Comment 9 David Jaša 2014-02-07 16:31:50 UTC
IMO basing the hash strength on CPU speed is good as long as sensible minimum is set. If the minimum is raised from current minimum to current default, the worst case scenario is that security will be the same as status quo while it will be better on average. This behaviour is good enough IMO for the time being.

I see another problem here though: when sha512 hashing gets definitely cheap, keeping the minimum amount of rounds low will create "pockets" of low-spec password hashes on systems that were using the minimums while on average, hashes will still be safe (and it will take quite some time to update all affected systems) so it would be helpful to have an idea what are the slowest devices where glibc runs these days so that the minimum rounds count can be tailored to them so that that gap is as small as possible.
Comment 10 David Jaša 2014-02-07 16:36:50 UTC
Addendum to comment 7: the passwors/s numbers are per core so if attacker were using my own system, her effective work factor would be half of the one in table.
Comment 11 Carlos O'Donell 2014-02-07 16:44:53 UTC
(In reply to David Jaša from comment #9)
> IMO basing the hash strength on CPU speed is good as long as sensible
> minimum is set.
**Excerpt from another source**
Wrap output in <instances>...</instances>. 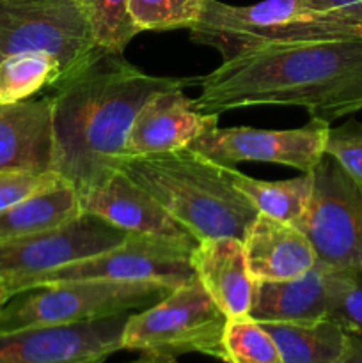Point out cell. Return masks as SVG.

If the minimum is raised from current minimum to current
> default, the worst case scenario is that security will be the same as status
> quo while it will be better on average. This behaviour is good enough IMO
> for the time being.

Agreed.
 
> I see another problem here though: when sha512 hashing gets definitely
> cheap, keeping the minimum amount of rounds low will create "pockets" of
> low-spec password hashes on systems that were using the minimums while on
> average, hashes will still be safe (and it will take quite some time to
> update all affected systems) so it would be helpful to have an idea what are
> the slowest devices where glibc runs these days so that the minimum rounds
> count can be tailored to them so that that gap is as small as possible.

I think the default count will need to increase to meet newer security requirements. Keeping the count low for these systems does not offer them the best security. If they need to loosen the security of their systems the need to do so consciously by changing the compile time constants (with tunnables we plan to put all of them into a single file which you might edit before building glibc... at your own risk).

I don't fully agree with Rich's determinism statement. However, I also have no evidence to back up my claim that a completely deterministic count is useful or not useful. Other than to say that that the count should be selected at program startup and remain constant for the life of the program. That way it can be inspected by a debugger and used to reproduce a similar environment. Either setup is deterministic in that case, one is just determined by the CPU, and both can act in some ways as timing oracles (revealing some information about the system to an attacker). Making things random or constant time removes the timing oracle.